• **What needs to be done**:
Arrange each line of the data below as a row in a Markdown table with the columns "No." and "Caption text", leaving out blank lines and the picture markers.
·····
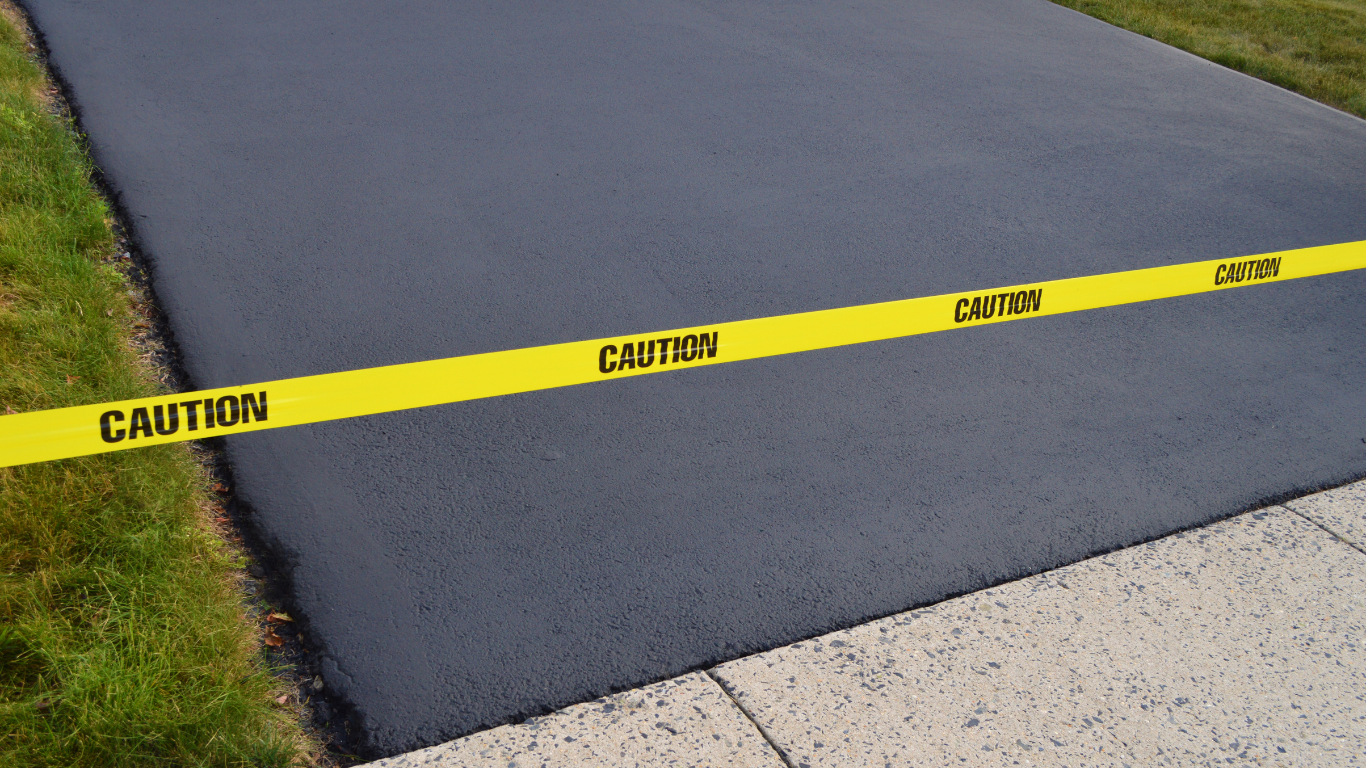 A yellow caution tape is on a blacktop driveway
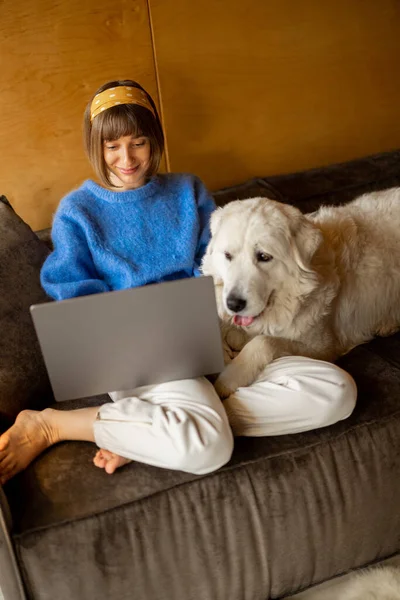 Young woman works on laptop while sitting on a couch with her white adorable dog at home. Concept of remote work from home and friendship with pets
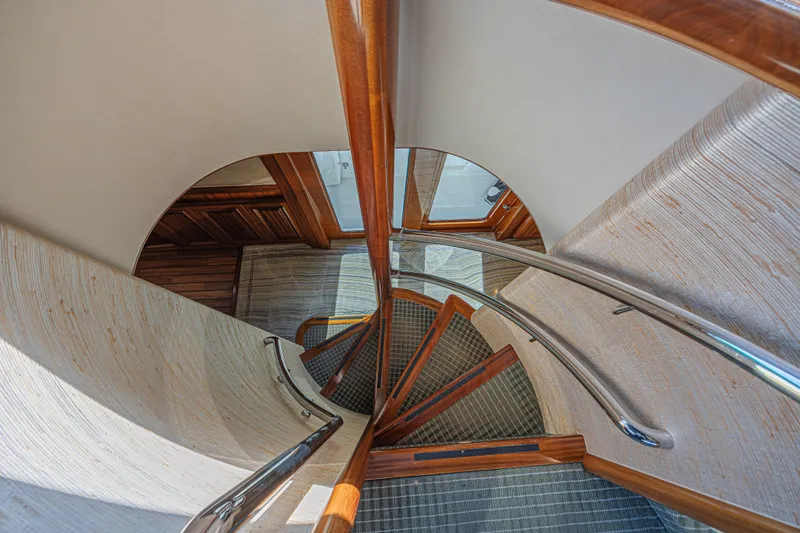 Cerca Trova Yacht Photos Pics Elegant spiral staircase on 2011 Westport 112 yacht, featuring wood and metal accents.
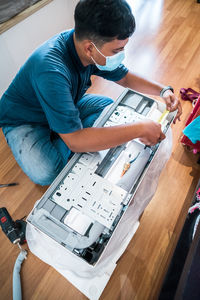 Technician assembling air conditioner on the floor.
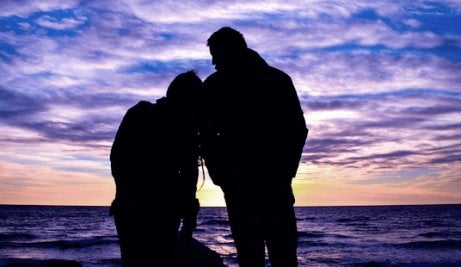 A couple looking at the sunset.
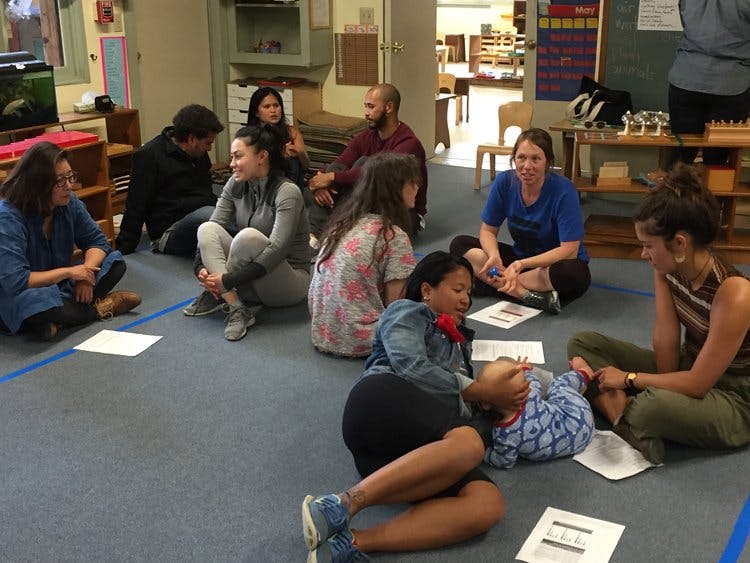 Group of people sitting on the floor in a classroom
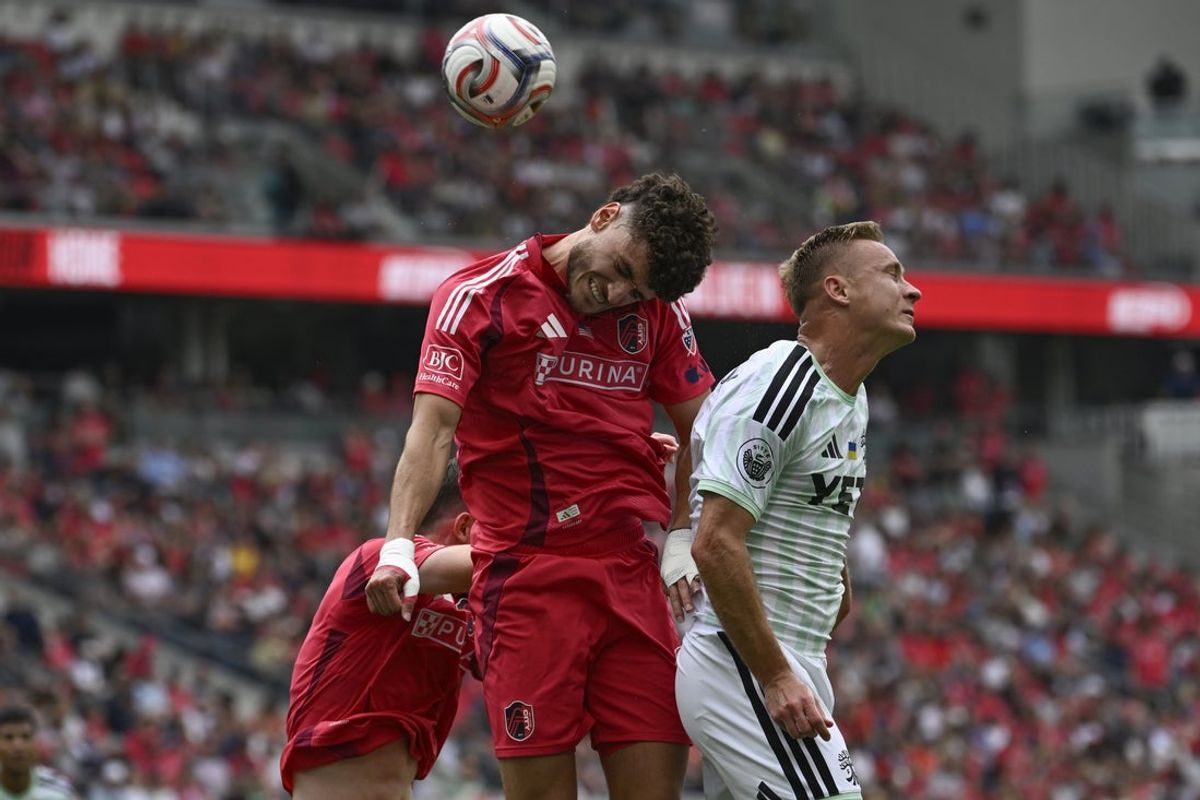 May 23, 2026; St. Louis, Missouri, USA; St. Louis CITY SC midfielder Dante Polvara (21) and Austin FC defender Oleksandr Svatok (5) of up for a header in the first half at Energizer Park. Mandatory Credit: Joe Puetz-Imagn Images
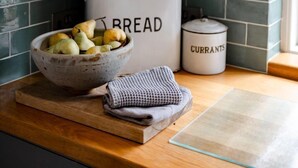 Un plan de travail de cuisine avec un saladier de poires, un rouleau à pâtisserie, une cafetière et un récipient étiqueté « CURRANTS ».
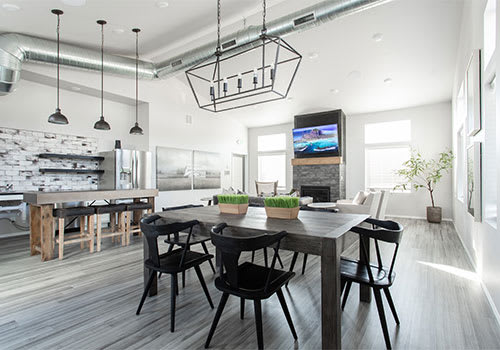 a large dining room with a table and chairs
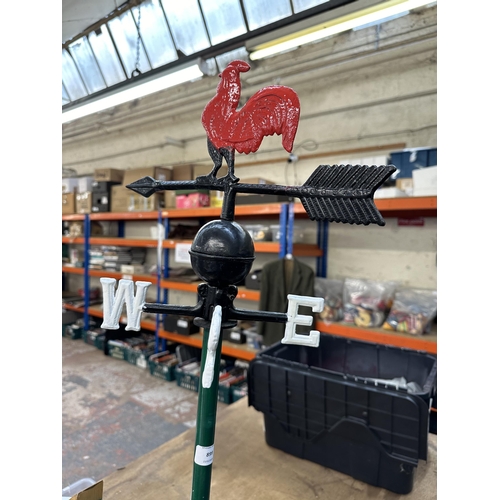 A cast metal weathervane on wooden stand - approx. 89cm high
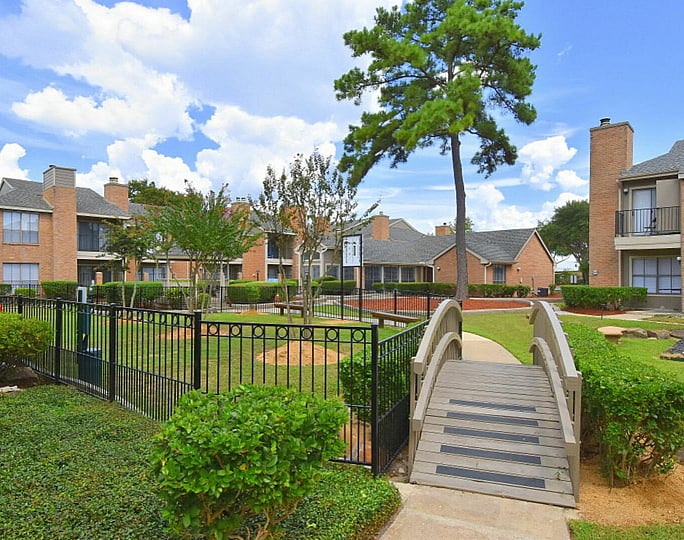 Charming apartment complex with lush green landscaping, a quaint bridge, and red-brick buildings under a vibrant blue sky.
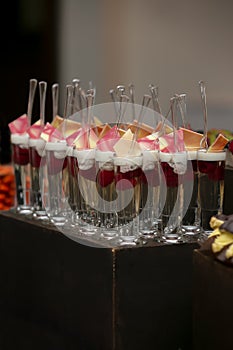 Catered grouping of champaigne glasses with fruit and sweets for a wedding event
·····
• **Written solution**:
| No. | Caption text |
|---|---|
| 1 |  A yellow caution tape is on a blacktop driveway |
| 2 |  Young woman works on laptop while sitting on a couch with her white adorable dog at home. Concept of remote work from home and friendship with pets |
| 3 |  Cerca Trova Yacht Photos Pics Elegant spiral staircase on 2011 Westport 112 yacht, featuring wood and metal accents. |
| 4 |  Technician assembling air conditioner on the floor. |
| 5 |  A couple looking at the sunset. |
| 6 |  Group of people sitting on the floor in a classroom |
| 7 |  May 23, 2026; St. Louis, Missouri, USA; St. Louis CITY SC midfielder Dante Polvara (21) and Austin FC defender Oleksandr Svatok (5) of up for a header in the first half at Energizer Park. Mandatory Credit: Joe Puetz-Imagn Images |
| 8 |  Un plan de travail de cuisine avec un saladier de poires, un rouleau à pâtisserie, une cafetière et un récipient étiqueté « CURRANTS ». |
| 9 |  a large dining room with a table and chairs |
| 10 |  A cast metal weathervane on wooden stand - approx. 89cm high |
| 11 |  Charming apartment complex with lush green landscaping, a quaint bridge, and red-brick buildings under a vibrant blue sky. |
| 12 |  Catered grouping of champaigne glasses with fruit and sweets for a wedding event |